Of the entries that follow, how many lines hold the word "false"? Reply with the number only.

START Dataset extract

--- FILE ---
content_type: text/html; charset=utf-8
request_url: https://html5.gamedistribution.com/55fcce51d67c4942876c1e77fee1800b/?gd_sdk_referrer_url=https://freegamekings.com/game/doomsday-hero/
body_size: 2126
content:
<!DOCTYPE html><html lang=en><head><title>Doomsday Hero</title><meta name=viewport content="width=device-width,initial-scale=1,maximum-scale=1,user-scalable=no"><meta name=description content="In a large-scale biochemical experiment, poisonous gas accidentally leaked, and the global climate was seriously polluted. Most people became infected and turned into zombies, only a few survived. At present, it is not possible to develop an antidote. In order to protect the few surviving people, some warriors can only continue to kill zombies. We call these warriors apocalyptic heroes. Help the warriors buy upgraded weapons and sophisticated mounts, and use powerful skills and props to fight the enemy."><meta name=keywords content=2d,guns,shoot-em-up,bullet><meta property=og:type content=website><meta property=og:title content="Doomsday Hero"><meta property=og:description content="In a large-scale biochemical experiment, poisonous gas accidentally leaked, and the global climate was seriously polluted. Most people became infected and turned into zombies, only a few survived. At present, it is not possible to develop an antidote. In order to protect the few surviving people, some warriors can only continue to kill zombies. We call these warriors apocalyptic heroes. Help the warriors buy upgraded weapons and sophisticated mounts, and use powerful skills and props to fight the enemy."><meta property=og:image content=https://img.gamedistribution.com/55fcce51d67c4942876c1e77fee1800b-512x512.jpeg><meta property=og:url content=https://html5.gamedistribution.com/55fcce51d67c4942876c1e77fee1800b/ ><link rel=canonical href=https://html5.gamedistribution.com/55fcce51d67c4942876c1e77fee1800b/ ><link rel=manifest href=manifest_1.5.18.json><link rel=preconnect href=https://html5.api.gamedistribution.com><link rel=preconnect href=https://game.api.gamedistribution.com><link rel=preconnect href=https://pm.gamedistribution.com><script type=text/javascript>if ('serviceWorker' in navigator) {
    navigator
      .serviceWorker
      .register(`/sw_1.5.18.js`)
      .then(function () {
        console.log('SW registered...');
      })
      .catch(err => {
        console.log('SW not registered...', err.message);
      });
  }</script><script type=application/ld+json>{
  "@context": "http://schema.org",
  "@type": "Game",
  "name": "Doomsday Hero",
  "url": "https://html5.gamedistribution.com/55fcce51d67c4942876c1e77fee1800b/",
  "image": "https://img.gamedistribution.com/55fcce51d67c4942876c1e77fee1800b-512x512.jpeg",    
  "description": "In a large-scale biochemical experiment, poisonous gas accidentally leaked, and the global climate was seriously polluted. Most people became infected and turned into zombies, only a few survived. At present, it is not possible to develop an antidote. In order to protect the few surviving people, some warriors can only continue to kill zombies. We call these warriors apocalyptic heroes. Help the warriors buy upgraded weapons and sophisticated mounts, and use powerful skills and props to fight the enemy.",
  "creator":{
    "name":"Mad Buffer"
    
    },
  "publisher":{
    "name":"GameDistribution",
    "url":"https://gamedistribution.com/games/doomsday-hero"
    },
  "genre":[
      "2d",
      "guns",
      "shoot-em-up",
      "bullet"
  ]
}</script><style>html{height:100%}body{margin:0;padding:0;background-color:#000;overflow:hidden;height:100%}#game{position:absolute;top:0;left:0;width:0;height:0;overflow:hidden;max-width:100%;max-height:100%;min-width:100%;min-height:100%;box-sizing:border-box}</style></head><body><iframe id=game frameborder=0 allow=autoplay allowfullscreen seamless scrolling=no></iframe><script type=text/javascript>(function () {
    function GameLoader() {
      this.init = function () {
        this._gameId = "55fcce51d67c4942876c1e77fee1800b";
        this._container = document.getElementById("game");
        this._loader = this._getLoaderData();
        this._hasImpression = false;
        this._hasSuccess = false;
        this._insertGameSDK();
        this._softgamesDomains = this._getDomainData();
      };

END Dataset extract

Task result ▸
2